Krebber: Energiewende so günstig wie möglich machen
Und Krebber fügt hinzu: „Uns geht es darum, die Energiewende so günstig wie möglich zu machen.“ Die Energiekosten sind ein wichtiges Thema im zurückliegenden Bundestagswahlkampf gewesen. CDU-Chef Friedrich Merz betonte, er wolle „eine andere Energiepolitik in Deutschland“.
Der Essener Energieversorger Eon betreibt bundesweit das größte Stromverteilnetz. Der Konzernnachbar RWE ist der wichtigste Stromerzeuger. RWE verfügt zudem über eine große Beteiligung an Eon.
Der RWE-Konzern wird von den Wettbewerbshütern des Bundeskartellamts aufgrund seiner Marktmacht in der Stromerzeugung seit geraumer Zeit kritisch beäugt. Im Frühjahr 2018 hatten sich die damaligen Chefs von Eon und RWE, Johannes Teyssen und Rolf Martin Schmitz, auf eine weitreichende Neuaufteilung der Geschäfte ihrer Konzerne geeinigt.
Eon und RWE fordern in ihrem Strategiepapier, in Zukunft sollten Grünstrom-Anlagen vorrangig dort gebaut werden, wo sie die geringsten Zusatzkosten insbesondere bei der Energieinfrastruktur verursachen. Die Ausbauziele für Windräder auf hoher See – unter anderen in der Nordsee – seien derzeit zu hoch, urteilen die Unternehmen. Die Essener Energiekonzerne fordern auch, Entwickler von Windanlagen auf See sollten künftig einen Baukostenzuschuss für einen Netzanschluss bezahlen. Bei neuen Energienetzen an Land sollten anstelle von Erdkabeln in Zukunft Überlandleitungen zum Einsatz kommen, um schneller und kostengünstiger bauen zu können. Unlängst war bekannt geworden, dass RWE einen Verkauf seiner Anteile am Dortmunder Stromnetzbetreiber Amprion erwägt.

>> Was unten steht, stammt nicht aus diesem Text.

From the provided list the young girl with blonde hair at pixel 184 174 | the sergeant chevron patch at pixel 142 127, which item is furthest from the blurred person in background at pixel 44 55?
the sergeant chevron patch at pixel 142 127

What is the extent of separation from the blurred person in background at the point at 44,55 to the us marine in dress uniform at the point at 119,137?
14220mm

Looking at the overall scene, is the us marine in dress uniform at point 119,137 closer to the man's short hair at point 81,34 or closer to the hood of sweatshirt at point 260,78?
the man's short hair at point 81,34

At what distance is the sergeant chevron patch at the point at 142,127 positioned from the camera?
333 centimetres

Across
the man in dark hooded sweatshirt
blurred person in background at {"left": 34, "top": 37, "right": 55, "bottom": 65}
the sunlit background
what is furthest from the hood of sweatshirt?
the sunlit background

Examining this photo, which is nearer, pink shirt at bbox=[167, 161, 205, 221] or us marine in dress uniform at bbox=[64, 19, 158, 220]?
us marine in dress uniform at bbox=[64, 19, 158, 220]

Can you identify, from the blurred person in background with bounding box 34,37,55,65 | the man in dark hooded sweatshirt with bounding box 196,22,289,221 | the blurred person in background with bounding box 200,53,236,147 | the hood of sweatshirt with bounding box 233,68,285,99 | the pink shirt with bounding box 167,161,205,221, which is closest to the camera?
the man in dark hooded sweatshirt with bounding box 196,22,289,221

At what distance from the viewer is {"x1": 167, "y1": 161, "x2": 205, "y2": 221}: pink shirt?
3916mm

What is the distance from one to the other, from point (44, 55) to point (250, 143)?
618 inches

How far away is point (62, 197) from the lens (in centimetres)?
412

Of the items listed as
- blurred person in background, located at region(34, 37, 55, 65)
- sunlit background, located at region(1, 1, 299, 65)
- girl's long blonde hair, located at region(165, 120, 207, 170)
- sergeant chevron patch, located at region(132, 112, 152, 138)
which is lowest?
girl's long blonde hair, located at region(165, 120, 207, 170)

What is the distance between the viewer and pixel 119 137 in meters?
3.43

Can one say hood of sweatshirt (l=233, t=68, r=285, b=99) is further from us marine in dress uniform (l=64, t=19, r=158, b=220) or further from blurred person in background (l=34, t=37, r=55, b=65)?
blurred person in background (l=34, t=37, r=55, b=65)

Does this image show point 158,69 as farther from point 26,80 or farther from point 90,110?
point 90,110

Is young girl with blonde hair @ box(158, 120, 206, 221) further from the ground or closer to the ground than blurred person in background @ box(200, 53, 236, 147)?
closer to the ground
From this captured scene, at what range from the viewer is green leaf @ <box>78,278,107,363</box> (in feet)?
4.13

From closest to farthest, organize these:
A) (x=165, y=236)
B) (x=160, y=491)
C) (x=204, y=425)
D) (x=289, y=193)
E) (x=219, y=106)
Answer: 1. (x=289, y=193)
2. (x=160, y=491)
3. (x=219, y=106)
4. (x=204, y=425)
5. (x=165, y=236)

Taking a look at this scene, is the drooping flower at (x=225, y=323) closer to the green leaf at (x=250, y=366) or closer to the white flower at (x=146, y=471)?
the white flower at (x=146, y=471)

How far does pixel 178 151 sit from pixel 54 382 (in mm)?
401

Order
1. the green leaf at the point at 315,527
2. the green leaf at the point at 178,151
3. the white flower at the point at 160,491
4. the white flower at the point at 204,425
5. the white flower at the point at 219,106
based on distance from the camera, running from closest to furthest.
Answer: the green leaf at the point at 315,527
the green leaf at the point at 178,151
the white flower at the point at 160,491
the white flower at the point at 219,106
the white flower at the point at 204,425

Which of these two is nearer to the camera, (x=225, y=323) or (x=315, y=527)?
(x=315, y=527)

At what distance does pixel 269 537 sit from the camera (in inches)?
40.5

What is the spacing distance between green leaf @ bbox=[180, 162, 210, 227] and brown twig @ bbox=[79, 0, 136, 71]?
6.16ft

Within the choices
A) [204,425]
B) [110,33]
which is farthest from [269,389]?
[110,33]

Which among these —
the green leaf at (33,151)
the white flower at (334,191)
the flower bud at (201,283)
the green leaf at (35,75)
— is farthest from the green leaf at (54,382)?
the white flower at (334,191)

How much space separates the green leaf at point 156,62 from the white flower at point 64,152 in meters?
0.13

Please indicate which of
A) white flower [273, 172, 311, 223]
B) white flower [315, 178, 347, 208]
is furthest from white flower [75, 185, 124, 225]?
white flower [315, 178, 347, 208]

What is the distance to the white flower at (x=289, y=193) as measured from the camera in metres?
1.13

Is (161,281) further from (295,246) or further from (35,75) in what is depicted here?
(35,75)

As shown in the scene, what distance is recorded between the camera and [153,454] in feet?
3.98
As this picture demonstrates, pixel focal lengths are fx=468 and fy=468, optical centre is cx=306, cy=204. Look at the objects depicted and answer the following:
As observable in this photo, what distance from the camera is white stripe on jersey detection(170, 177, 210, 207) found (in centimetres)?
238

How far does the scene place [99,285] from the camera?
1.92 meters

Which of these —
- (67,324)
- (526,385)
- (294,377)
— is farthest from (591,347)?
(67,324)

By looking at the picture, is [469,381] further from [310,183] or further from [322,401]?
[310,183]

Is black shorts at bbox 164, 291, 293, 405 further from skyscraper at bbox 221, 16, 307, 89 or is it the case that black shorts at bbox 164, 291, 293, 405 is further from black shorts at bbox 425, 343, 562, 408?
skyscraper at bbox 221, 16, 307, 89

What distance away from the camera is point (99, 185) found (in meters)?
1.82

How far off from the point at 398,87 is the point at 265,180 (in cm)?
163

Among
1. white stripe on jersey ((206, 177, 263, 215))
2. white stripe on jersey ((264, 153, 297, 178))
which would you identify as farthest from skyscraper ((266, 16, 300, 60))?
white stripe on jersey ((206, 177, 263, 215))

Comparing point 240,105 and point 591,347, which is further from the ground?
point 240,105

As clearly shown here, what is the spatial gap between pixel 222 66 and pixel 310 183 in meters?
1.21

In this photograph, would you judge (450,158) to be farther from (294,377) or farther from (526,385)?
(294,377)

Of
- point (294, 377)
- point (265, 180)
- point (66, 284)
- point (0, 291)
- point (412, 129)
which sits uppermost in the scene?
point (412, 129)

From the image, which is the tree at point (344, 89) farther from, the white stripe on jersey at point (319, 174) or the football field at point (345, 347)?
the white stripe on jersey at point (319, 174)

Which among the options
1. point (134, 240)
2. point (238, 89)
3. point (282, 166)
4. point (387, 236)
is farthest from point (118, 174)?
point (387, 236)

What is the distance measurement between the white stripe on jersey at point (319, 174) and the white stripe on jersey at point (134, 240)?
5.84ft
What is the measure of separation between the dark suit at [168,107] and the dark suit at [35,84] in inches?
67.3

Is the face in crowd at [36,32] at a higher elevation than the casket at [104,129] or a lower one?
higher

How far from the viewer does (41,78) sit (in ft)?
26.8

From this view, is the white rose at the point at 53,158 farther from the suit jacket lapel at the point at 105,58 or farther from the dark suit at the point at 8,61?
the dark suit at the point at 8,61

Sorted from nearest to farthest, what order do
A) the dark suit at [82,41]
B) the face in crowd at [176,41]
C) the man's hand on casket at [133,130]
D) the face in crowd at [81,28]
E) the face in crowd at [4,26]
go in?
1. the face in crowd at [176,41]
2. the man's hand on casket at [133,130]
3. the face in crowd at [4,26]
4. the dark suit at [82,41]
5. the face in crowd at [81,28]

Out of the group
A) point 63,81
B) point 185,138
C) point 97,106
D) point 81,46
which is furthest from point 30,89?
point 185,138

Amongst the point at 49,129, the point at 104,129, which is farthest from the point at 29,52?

Auch die Pläne für die Wasserstoff-Wirtschaft in Deutschland sollten nach Einschätzung der Chefs von Eon und RWE einer kritischen Prüfung unterzogen werden. Der Wasserstoff-Hochlauf entwickle sich „weniger dynamisch“, als nach dem russischen Angriff auf die Ukraine erwartet worden sei, heißt es in dem Strategiepapier.